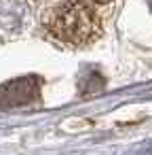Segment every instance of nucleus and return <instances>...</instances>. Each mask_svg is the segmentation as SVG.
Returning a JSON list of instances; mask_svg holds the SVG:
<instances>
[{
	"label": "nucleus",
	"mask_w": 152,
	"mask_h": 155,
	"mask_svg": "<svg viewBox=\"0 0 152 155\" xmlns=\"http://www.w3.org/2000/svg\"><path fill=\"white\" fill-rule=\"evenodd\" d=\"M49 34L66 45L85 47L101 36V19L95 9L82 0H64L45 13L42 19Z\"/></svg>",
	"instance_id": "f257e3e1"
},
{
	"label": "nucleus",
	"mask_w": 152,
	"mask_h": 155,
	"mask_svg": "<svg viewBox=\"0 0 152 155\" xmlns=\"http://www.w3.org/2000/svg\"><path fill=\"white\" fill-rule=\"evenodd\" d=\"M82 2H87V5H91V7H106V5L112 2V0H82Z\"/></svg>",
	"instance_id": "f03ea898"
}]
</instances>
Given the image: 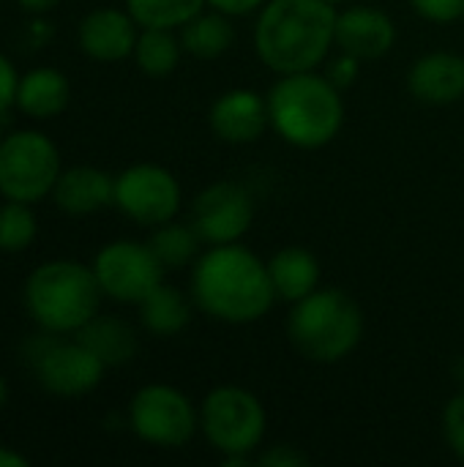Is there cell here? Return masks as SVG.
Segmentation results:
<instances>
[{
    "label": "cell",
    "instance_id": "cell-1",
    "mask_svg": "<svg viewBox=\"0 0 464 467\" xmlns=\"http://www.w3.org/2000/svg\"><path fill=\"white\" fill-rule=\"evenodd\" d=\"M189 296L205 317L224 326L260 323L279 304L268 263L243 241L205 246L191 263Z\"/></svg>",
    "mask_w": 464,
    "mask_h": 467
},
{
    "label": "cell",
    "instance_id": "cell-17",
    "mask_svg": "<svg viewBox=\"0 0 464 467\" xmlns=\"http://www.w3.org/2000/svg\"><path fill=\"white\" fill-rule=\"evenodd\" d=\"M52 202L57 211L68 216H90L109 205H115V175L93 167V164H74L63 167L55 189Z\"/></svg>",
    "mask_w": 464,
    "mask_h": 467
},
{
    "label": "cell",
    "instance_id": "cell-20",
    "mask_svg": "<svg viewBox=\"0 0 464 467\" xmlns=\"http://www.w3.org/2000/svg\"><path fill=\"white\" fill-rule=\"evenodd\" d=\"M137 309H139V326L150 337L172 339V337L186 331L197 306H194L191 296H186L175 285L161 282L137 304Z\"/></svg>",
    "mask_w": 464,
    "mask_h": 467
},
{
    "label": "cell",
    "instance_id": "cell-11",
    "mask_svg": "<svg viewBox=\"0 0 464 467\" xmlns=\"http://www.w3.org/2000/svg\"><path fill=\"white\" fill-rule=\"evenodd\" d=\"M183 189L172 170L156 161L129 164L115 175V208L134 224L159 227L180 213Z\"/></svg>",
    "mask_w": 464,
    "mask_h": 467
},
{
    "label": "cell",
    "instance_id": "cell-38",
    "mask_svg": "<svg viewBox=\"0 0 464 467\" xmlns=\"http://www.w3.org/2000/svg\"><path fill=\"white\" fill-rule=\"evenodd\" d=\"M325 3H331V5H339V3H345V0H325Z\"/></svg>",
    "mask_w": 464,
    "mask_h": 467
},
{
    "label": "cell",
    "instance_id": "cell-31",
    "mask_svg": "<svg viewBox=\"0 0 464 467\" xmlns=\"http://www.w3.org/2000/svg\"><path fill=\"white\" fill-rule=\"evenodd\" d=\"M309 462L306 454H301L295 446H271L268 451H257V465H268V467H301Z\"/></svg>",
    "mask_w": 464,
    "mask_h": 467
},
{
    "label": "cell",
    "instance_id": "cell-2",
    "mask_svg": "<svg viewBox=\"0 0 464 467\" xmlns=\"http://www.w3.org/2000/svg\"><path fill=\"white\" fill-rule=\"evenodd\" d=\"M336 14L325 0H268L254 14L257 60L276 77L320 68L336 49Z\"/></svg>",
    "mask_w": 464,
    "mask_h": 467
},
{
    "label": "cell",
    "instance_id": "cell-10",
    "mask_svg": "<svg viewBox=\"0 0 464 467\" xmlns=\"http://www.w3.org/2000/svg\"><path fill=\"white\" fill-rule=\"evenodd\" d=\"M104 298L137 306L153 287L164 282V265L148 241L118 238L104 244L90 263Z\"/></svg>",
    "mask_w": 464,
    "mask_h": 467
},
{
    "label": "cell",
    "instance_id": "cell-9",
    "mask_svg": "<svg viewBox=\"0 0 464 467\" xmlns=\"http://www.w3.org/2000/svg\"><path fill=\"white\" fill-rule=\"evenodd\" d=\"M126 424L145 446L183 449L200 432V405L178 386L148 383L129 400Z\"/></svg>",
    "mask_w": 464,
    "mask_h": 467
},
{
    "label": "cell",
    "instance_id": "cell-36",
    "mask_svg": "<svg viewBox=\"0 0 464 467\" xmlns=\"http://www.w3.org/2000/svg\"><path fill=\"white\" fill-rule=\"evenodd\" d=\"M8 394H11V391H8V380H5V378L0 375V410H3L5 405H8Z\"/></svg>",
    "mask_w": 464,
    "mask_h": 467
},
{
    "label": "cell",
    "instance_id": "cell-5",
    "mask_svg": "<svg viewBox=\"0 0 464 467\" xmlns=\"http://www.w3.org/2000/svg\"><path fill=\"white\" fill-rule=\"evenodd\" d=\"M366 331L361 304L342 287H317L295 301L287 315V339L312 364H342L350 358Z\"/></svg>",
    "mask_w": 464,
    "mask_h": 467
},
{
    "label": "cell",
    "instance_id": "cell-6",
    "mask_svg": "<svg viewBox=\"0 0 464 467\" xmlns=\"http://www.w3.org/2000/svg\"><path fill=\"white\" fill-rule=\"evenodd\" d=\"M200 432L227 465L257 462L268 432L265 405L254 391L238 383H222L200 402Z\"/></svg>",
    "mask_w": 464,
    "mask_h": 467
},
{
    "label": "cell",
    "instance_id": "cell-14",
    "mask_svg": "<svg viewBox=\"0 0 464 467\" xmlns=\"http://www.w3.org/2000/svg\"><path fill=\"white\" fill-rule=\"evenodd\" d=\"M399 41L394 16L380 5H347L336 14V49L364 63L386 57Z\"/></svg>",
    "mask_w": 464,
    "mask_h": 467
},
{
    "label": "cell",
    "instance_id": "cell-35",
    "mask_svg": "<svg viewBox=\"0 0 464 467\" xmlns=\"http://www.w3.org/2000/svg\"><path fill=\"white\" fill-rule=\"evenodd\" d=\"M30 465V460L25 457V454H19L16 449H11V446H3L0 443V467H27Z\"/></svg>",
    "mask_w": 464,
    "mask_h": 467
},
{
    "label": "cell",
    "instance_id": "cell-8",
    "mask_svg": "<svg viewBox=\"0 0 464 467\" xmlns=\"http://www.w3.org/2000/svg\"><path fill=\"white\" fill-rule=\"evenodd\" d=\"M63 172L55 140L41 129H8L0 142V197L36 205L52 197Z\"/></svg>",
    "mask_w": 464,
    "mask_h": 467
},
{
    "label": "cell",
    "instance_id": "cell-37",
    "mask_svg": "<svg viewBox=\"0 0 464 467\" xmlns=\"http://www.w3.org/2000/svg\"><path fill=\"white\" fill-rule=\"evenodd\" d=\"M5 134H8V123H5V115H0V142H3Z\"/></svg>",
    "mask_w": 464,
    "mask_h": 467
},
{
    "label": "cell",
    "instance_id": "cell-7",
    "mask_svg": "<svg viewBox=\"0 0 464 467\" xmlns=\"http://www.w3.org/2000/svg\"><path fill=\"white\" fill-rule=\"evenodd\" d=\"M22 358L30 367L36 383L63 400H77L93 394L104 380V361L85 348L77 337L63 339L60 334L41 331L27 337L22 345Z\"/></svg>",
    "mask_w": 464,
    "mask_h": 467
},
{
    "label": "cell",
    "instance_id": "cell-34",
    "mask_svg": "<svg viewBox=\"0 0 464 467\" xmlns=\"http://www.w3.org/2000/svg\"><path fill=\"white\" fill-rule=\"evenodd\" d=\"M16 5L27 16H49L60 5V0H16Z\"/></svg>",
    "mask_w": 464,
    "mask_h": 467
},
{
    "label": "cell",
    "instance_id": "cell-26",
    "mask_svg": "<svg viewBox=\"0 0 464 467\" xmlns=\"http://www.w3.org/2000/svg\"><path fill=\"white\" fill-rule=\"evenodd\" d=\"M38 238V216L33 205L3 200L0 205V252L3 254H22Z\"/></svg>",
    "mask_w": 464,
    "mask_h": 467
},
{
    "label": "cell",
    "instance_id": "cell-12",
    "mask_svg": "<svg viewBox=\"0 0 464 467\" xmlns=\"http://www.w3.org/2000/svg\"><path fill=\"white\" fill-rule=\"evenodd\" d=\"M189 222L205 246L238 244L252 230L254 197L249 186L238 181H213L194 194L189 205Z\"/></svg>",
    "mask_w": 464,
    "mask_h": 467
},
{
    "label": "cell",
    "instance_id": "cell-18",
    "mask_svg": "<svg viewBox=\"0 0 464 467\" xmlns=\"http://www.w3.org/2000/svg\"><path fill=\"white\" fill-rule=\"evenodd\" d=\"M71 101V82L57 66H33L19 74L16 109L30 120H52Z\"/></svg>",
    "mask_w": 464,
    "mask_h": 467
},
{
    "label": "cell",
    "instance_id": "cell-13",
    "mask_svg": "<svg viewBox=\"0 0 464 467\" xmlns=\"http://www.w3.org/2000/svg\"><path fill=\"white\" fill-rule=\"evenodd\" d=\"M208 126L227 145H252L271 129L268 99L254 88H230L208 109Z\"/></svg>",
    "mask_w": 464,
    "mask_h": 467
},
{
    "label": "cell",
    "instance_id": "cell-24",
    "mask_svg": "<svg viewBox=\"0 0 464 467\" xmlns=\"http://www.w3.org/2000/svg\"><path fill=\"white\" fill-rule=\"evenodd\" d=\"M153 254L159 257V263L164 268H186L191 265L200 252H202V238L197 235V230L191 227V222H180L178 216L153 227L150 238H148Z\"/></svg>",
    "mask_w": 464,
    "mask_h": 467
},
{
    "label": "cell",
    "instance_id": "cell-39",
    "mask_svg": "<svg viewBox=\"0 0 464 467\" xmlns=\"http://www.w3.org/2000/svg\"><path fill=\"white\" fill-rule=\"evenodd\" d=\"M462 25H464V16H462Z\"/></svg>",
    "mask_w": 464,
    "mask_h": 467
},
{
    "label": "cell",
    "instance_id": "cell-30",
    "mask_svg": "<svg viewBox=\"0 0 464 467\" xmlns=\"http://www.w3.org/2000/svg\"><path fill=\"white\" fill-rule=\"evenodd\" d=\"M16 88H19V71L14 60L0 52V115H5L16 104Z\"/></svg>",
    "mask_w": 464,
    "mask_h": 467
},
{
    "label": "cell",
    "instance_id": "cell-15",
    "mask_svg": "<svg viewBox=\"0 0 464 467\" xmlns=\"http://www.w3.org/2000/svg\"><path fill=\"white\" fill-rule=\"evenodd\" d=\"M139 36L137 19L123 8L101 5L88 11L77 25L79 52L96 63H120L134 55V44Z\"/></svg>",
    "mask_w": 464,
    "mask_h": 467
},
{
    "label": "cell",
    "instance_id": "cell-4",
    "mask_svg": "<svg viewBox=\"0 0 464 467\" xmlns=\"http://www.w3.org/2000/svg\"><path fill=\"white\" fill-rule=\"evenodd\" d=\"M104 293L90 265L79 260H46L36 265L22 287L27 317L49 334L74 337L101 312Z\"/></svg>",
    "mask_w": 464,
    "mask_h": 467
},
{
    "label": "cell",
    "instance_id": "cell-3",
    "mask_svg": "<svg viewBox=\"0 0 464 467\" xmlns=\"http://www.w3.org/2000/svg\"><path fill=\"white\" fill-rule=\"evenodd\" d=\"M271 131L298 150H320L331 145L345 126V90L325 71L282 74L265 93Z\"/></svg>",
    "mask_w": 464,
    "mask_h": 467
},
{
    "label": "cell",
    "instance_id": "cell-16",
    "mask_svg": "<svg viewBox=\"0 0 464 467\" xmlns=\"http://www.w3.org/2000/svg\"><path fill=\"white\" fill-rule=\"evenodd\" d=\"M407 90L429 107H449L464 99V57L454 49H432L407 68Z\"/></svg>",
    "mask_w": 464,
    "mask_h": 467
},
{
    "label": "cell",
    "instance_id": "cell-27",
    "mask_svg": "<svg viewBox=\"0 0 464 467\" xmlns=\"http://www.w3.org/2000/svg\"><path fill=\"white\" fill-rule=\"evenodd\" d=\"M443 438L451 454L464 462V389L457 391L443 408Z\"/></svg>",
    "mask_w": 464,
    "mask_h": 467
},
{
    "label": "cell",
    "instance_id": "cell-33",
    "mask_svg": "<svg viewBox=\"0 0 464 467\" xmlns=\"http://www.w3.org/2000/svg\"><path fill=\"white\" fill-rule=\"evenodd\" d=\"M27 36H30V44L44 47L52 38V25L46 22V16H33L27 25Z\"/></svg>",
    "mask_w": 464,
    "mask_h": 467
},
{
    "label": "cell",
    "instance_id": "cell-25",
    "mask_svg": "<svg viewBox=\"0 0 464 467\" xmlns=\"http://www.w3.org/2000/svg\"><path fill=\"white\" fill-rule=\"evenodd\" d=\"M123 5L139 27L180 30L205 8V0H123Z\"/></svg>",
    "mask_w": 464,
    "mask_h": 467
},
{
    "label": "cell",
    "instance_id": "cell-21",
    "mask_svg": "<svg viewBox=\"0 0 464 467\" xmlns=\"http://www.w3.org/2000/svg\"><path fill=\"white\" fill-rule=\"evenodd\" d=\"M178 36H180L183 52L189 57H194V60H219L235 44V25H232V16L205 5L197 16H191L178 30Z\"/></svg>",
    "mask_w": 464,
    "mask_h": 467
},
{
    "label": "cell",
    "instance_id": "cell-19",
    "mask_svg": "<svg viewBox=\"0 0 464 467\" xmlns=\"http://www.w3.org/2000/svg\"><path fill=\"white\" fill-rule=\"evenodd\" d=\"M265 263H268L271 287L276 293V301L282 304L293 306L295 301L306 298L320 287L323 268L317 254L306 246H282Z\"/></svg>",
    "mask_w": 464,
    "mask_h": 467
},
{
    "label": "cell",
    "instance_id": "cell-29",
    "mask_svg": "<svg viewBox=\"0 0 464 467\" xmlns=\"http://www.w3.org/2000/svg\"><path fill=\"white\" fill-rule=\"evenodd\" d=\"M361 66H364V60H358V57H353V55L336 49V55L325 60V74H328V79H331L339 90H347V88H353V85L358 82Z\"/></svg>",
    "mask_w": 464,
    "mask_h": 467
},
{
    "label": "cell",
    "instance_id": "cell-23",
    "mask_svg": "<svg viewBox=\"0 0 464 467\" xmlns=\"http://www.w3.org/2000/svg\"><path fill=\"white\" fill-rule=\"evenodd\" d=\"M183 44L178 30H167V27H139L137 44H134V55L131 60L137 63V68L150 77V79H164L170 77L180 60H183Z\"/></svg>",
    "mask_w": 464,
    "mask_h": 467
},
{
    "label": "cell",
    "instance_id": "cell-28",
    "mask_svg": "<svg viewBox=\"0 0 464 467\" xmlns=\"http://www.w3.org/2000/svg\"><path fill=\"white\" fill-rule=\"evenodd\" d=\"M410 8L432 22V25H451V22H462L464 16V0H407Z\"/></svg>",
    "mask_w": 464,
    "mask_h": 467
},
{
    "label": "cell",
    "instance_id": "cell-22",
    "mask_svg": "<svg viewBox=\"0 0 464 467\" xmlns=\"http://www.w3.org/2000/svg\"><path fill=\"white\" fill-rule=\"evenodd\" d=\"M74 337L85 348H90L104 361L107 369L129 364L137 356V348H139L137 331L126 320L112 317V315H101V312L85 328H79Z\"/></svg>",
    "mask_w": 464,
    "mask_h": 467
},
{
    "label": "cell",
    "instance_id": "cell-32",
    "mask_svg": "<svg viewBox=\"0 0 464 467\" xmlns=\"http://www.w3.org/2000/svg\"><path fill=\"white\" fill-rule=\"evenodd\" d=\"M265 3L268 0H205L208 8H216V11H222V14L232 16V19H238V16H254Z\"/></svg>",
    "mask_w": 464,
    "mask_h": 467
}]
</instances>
# # #
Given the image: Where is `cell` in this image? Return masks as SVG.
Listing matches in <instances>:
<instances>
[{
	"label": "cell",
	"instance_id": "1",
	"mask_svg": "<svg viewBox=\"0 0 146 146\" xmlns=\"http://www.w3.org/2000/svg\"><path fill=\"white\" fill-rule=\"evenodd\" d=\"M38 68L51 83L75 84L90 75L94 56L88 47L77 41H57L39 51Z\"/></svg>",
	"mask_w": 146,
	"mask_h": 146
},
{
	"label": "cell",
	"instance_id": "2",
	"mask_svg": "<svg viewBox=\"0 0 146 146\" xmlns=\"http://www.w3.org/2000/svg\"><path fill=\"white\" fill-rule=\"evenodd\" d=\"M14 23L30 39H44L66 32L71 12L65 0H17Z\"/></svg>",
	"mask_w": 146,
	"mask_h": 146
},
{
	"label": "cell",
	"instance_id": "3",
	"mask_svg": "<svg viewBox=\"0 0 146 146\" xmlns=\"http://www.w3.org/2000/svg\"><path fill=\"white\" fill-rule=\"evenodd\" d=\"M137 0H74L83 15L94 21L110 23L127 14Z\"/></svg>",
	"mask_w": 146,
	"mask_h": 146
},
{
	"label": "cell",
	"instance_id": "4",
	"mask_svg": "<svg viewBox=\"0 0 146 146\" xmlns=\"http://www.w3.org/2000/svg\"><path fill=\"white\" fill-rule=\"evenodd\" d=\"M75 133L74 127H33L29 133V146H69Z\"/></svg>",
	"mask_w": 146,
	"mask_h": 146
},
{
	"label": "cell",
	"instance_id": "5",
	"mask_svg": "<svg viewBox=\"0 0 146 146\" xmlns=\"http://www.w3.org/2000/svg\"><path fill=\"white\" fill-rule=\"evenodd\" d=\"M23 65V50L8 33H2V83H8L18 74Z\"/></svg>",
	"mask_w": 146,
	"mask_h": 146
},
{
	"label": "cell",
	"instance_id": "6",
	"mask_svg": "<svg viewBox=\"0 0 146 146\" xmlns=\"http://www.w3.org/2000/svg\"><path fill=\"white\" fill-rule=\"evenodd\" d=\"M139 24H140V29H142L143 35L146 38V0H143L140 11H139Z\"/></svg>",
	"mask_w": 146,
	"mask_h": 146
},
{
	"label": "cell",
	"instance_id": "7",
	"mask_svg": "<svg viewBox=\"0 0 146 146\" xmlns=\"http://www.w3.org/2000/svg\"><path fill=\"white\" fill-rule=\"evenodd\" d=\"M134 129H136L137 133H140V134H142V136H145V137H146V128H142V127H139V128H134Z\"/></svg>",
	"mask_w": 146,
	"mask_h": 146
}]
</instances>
# # #
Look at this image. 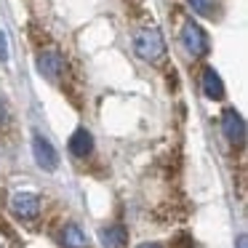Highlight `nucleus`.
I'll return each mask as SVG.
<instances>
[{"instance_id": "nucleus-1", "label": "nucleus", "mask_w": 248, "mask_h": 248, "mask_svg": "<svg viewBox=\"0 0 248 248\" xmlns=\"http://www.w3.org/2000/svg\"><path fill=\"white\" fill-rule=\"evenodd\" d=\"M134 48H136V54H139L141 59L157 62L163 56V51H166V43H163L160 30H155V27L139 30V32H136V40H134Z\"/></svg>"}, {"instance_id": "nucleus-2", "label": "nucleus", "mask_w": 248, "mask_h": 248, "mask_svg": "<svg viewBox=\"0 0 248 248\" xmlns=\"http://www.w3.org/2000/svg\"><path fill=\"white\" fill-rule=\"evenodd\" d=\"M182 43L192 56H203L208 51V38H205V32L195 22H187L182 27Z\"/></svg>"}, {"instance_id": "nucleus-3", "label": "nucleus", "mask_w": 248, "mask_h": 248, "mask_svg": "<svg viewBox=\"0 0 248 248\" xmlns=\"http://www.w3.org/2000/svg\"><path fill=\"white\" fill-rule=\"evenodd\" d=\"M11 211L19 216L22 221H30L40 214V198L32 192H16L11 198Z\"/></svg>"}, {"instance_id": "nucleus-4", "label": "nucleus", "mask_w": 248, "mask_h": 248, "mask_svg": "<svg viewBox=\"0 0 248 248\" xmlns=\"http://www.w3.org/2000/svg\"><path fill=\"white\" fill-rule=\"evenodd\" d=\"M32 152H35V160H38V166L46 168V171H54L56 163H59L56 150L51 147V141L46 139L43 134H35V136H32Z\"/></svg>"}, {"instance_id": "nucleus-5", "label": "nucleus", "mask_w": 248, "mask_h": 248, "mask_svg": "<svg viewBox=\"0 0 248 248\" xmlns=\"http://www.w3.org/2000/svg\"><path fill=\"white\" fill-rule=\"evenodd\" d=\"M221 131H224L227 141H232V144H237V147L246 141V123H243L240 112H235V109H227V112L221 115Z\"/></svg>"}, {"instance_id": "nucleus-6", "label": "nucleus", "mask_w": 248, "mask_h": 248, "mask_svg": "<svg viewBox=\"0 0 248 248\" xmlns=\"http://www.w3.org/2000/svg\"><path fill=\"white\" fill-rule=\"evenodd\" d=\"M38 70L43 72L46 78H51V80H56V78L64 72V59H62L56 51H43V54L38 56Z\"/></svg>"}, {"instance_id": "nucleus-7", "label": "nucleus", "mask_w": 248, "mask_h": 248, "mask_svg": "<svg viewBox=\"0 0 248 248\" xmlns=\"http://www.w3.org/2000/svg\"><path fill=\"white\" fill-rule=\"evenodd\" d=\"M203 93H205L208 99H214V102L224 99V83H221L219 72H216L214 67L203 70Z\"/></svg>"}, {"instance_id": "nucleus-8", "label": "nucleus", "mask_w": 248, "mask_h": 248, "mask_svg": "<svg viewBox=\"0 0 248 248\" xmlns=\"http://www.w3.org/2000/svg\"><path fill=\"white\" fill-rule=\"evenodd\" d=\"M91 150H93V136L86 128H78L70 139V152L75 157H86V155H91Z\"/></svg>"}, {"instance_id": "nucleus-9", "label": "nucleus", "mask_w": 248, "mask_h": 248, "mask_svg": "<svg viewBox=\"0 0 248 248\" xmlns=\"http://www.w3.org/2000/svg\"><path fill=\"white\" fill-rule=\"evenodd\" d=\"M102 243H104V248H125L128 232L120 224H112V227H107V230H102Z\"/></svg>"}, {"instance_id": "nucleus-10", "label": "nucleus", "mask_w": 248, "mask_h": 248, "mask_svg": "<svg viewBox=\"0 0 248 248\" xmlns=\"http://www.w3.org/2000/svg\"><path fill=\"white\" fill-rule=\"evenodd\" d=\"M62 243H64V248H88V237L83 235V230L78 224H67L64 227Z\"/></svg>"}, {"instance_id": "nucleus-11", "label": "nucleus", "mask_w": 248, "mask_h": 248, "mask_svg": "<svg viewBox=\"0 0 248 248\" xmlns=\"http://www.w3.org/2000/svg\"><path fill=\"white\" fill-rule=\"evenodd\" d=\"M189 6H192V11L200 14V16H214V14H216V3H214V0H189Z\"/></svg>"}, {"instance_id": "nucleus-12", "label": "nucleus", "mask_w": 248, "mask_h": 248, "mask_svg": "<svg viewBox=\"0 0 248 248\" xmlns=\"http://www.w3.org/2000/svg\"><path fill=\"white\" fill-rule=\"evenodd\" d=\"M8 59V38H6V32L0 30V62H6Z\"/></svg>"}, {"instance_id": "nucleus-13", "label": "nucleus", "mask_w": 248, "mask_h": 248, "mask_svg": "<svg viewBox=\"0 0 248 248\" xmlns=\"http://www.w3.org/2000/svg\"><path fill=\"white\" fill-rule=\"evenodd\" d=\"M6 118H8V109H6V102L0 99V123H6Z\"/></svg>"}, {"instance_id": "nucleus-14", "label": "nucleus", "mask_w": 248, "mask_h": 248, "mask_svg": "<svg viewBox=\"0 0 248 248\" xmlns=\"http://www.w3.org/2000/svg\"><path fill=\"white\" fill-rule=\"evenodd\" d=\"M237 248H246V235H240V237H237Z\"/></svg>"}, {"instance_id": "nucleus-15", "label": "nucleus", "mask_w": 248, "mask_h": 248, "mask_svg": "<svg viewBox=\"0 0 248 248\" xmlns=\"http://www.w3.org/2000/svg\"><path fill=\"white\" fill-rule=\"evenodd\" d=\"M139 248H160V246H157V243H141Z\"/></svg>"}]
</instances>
# # #
## The exercise
Reproduce the records word for word, starting at the line that contains "Segment every instance" and ending at the line that contains "34L66 45L85 47L101", with both of those lines included. Leave the pictures out.

## Solution to this problem
Segment every instance of nucleus and return <instances>...</instances>. Each mask_svg is the segmentation as SVG.
Returning a JSON list of instances; mask_svg holds the SVG:
<instances>
[{
	"label": "nucleus",
	"mask_w": 152,
	"mask_h": 155,
	"mask_svg": "<svg viewBox=\"0 0 152 155\" xmlns=\"http://www.w3.org/2000/svg\"><path fill=\"white\" fill-rule=\"evenodd\" d=\"M49 34L66 45L85 47L101 36V19L95 9L82 0H64L45 13L42 19Z\"/></svg>",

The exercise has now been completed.